Abstract: FR-PO294
Esm-1 Prevents Glycocalyx Depletion in Glomerular Endothelial Cells in Diabetic Nephropathy
Session Information
- Diabetic Kidney Disease: Basic - 1
October 25, 2024 | Location: Exhibit Hall, Convention Center
Abstract Time: 10:00 AM - 12:00 PM
Category: Diabetic Kidney Disease
- 701 Diabetic Kidney Disease: Basic
Authors
- Guan, Haochen, Stanford University School of Medicine, Stanford, California, United States
- Gaudet, Alexandre, Stanford University School of Medicine, Stanford, California, United States
- Zheng, Xiaoyi, Stanford University School of Medicine, Stanford, California, United States
- Bhalla, Vivek, Stanford University School of Medicine, Stanford, California, United States
Background
Glomerular endothelial cell (GEnC) injury is one of the early characteristic signs of diabetic nephropathy (DN). Thus, markers or mediators of GEnC injury may be important to predict or prevent kidney disease, respectively. The GEnC glycocalyx forms the first part of the glomerular filtration barrier and its damage is a key initiator of albuminuria. Endothelial cell-specific molecule-1, Esm-1, is an anti-inflammatory, secreted proteoglycan. Plasma Esm-1 deficiency inversely correlates with markers of DN in humans and mice, and over-expression of Esm-1 in diabetic mice attenuates albuminuria and podocyte injury. However, it is still unclear whether and how Esm-1 modulates GEnC function in DN.
Methods
DN-susceptible DBA/2 mice were subjected to intraperitoneal injections of streptozotocin and fed a high-fat diet, and randomly assigned to receive hydrodynamic injection to overexpress Esm-1. Glycocalyx abundance was quantitated by WGA lectin staining.
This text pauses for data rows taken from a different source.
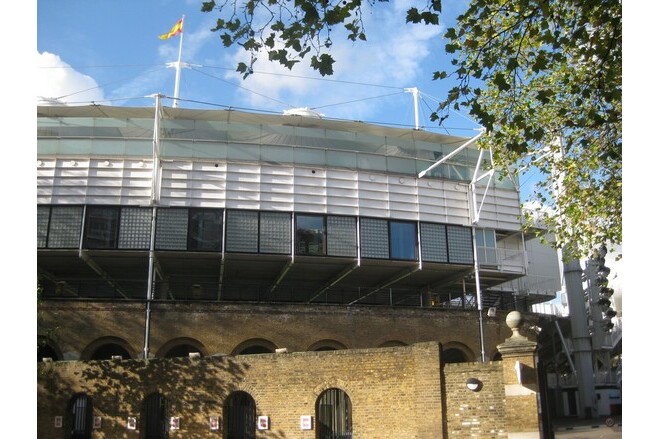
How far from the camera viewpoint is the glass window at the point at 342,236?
90.0 ft

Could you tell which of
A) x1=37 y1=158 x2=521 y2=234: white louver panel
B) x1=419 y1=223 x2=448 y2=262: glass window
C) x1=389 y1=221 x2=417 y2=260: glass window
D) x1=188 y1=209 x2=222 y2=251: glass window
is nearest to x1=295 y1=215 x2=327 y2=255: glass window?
x1=37 y1=158 x2=521 y2=234: white louver panel

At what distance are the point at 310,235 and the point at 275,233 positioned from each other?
152 cm

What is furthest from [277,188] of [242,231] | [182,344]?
[182,344]

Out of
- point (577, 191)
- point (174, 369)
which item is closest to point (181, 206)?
point (174, 369)

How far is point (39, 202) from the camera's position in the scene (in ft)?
87.6

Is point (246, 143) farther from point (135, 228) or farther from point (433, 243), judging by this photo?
point (433, 243)

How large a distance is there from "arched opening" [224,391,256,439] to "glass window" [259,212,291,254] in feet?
33.7

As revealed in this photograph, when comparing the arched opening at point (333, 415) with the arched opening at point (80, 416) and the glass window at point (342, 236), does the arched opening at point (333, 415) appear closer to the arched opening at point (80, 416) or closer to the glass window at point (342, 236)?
the arched opening at point (80, 416)

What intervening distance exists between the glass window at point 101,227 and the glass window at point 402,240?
11.8 metres

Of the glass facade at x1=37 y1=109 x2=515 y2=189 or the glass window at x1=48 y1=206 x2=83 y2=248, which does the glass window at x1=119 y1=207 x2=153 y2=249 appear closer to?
the glass window at x1=48 y1=206 x2=83 y2=248

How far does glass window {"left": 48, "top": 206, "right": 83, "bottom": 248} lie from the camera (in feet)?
85.4

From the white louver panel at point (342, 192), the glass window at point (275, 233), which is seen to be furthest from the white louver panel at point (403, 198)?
the glass window at point (275, 233)

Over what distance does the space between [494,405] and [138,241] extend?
56.4 feet

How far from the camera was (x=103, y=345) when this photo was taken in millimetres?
25062
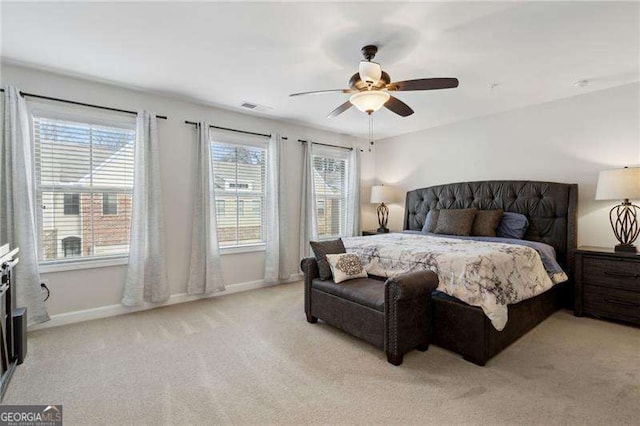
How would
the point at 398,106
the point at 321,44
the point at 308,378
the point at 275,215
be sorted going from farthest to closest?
the point at 275,215 → the point at 398,106 → the point at 321,44 → the point at 308,378

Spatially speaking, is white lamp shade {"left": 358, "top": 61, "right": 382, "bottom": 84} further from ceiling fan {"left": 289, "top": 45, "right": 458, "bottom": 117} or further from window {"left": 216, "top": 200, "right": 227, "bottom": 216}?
window {"left": 216, "top": 200, "right": 227, "bottom": 216}

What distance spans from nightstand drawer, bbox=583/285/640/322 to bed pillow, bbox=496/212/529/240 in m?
0.84

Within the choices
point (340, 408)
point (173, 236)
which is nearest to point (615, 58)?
point (340, 408)

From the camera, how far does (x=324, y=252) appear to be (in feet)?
10.4

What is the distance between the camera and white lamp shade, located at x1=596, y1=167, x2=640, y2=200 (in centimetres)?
300

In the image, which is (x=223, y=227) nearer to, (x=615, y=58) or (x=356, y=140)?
(x=356, y=140)

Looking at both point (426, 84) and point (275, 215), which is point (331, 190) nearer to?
point (275, 215)

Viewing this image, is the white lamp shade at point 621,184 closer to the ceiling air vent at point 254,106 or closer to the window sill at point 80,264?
the ceiling air vent at point 254,106

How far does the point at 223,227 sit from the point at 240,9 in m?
2.85

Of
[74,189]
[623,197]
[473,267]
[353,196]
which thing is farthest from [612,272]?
[74,189]

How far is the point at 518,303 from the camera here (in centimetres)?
269

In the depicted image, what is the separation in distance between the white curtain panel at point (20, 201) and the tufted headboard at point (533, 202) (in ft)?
16.1

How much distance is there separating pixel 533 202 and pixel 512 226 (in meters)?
0.41

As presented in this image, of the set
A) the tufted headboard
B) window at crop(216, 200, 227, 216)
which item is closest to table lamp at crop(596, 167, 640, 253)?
the tufted headboard
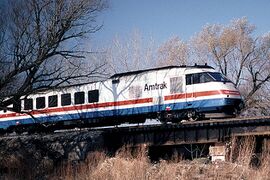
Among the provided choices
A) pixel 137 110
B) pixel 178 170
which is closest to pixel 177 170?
pixel 178 170

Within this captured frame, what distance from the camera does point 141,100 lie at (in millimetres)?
22578

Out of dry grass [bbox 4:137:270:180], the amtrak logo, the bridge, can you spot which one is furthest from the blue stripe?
dry grass [bbox 4:137:270:180]

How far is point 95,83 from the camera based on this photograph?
24.8 metres

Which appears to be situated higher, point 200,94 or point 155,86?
point 155,86

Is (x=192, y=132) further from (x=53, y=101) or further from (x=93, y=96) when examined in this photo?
(x=53, y=101)

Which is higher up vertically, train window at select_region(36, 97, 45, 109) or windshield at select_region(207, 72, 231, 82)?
windshield at select_region(207, 72, 231, 82)

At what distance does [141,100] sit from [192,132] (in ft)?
14.6

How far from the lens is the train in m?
20.5

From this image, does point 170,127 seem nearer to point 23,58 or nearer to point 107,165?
point 107,165

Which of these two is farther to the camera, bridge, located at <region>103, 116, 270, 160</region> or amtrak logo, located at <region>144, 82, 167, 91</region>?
amtrak logo, located at <region>144, 82, 167, 91</region>

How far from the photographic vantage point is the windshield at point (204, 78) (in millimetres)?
20891

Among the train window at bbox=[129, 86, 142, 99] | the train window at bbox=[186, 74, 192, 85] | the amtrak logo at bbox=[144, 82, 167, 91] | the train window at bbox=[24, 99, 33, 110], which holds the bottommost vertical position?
the train window at bbox=[24, 99, 33, 110]

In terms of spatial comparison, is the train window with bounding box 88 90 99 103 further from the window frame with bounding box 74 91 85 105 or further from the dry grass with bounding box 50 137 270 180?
the dry grass with bounding box 50 137 270 180

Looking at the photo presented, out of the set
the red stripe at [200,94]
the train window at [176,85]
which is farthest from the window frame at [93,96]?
the train window at [176,85]
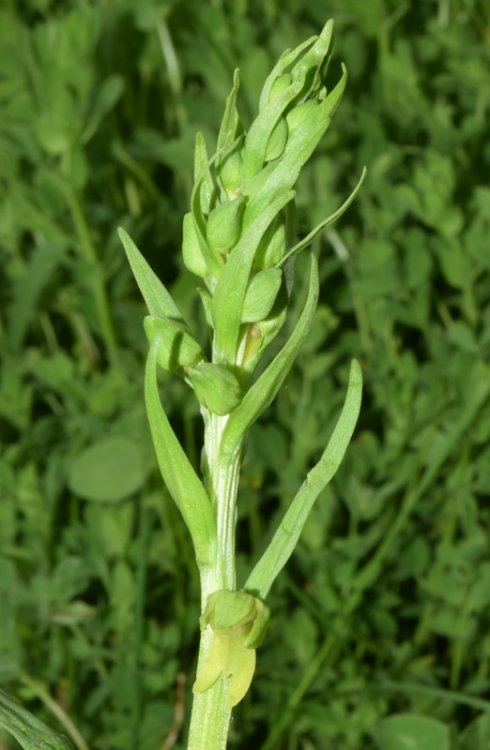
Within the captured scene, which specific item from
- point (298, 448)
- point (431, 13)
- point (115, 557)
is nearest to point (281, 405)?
point (298, 448)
In vitro, human, conditionally immortalized GEnCs were maintained in the presence of glucose, insulin, TNF-α, and IL-6 to mimic a diabetic milieu. We also utilized glomerular RNAseq to characterize effects of Esm-1 expression on GEnC-expressed genes from DN-susceptible mice.
Results
Glycocalyx abundance was reduced following exposure to diabetic conditions both in vivo and in vitro. Systemic Esm-1 overexpression limited the reduction in WGA lectin glycocalyx staining in DN-susceptible mice (mean fluorescence intensity of Control vs. DM vs. DM+Esm-1, 101.9±3.643 vs. 61.47±2.786 vs.101.1±3.814; p<0.0001). Additional studies of GEnC phenotypes in vitro are ongoing. In 234 of 300 endothelial-enriched genes, we observe inverse correlations between glomerular Esm-1 mRNA expression and albuminuria (κ=0.53; p=2.29*10-29). For 206 of these 234 correlation genes, systemic over-expression of Esm-1 reverses the expression profile (κ=0.25; p=3.4*10-6), with ‘vascular development’ and ‘blood vessel morphogenesis’ being the dominant ontologies among reversible genes.
Conclusion
Our findings indicate that Esm-1 exerts a protective effect against DM-induced GEnC glycocalyx depletion. These data provide a more detailed explanation for potential mechanisms of protection from diabetes-induced albuminuria through significant changes in gene expression across GEnC.